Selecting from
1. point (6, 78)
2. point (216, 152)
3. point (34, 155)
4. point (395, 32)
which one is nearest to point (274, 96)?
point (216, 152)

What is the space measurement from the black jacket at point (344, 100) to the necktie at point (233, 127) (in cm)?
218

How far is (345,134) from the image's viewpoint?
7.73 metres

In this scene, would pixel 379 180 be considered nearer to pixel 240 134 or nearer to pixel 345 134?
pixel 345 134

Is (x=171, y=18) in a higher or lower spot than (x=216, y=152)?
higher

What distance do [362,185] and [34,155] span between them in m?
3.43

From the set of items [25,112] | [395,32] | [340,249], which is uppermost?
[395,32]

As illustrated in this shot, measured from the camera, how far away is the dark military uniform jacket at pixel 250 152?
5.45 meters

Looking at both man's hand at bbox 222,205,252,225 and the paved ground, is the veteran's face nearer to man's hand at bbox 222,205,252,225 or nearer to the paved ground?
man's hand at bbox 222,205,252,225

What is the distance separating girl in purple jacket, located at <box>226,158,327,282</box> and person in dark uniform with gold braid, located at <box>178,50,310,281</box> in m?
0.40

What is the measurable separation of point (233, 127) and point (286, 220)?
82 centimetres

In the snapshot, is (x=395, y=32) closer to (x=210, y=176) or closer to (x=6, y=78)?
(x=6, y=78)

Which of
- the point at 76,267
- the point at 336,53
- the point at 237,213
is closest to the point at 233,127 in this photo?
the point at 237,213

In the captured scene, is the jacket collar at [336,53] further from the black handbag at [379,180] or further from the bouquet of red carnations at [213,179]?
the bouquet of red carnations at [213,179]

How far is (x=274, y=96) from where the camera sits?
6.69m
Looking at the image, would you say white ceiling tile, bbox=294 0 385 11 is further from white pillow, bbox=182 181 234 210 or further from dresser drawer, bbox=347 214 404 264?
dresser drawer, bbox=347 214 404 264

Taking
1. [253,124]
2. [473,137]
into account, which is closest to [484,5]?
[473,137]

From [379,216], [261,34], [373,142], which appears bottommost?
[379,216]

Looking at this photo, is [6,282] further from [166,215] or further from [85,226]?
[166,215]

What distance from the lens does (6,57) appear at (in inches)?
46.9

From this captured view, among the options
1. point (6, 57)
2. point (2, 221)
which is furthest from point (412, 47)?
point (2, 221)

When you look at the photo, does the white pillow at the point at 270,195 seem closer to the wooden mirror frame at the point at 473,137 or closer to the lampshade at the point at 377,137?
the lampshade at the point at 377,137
______
- What you have to do
Copy all data exactly, start to finish.

- Exercise response
Selecting from
1. point (6, 78)
2. point (216, 152)
3. point (34, 155)
4. point (395, 32)
which one is nearest to point (274, 96)?
point (216, 152)

What is the space measurement from the black jacket at point (344, 100) to the necktie at point (233, 127) (in cm)?
218

How far is (345,134) from the image's viewpoint?
7.73 metres

In this scene, would pixel 379 180 be considered nearer to pixel 240 134 or nearer to pixel 345 134?
pixel 345 134

Is (x=171, y=18) in a higher or lower spot than (x=216, y=152)?
higher

What distance do [362,185] and [34,155] span between them in m?
3.43

From the set of items [25,112] | [395,32] | [340,249], which is uppermost?
[395,32]

As illustrated in this shot, measured from the camera, how far away is the dark military uniform jacket at pixel 250 152?
5.45 meters

Looking at both man's hand at bbox 222,205,252,225 and the paved ground, is the veteran's face nearer to man's hand at bbox 222,205,252,225 or nearer to the paved ground?
man's hand at bbox 222,205,252,225

What is the distance separating girl in purple jacket, located at <box>226,158,327,282</box> and person in dark uniform with gold braid, located at <box>178,50,310,281</box> in m?
0.40

What is the measurable separation of point (233, 127) and point (286, 220)?
82 centimetres

In the snapshot, is (x=395, y=32) closer to (x=210, y=176) or closer to (x=6, y=78)?
(x=6, y=78)

Which of
- the point at 76,267
- the point at 336,53
- the point at 237,213
is closest to the point at 233,127 in this photo?
the point at 237,213

In the captured scene, is the jacket collar at [336,53] further from the black handbag at [379,180] or further from the bouquet of red carnations at [213,179]?
the bouquet of red carnations at [213,179]

How far is (x=274, y=96) from where the camera sits?
6.69m
Looking at the image, would you say white ceiling tile, bbox=294 0 385 11 is further from white pillow, bbox=182 181 234 210 or further from dresser drawer, bbox=347 214 404 264?
dresser drawer, bbox=347 214 404 264

Taking
1. [253,124]
2. [473,137]
into account, which is closest to [484,5]?
[473,137]

From [379,216], [261,34], [373,142], which appears bottommost?
[379,216]

Looking at this photo, is [6,282] further from [166,215] or further from [85,226]?
[166,215]

What distance from the lens does (6,57) appear at (in inches)?
46.9

From this captured view, among the options
1. point (6, 57)
2. point (2, 221)
which is furthest from point (412, 47)?
point (2, 221)

When you look at the photo, does the white pillow at the point at 270,195 seem closer to the wooden mirror frame at the point at 473,137 or closer to the lampshade at the point at 377,137?
the lampshade at the point at 377,137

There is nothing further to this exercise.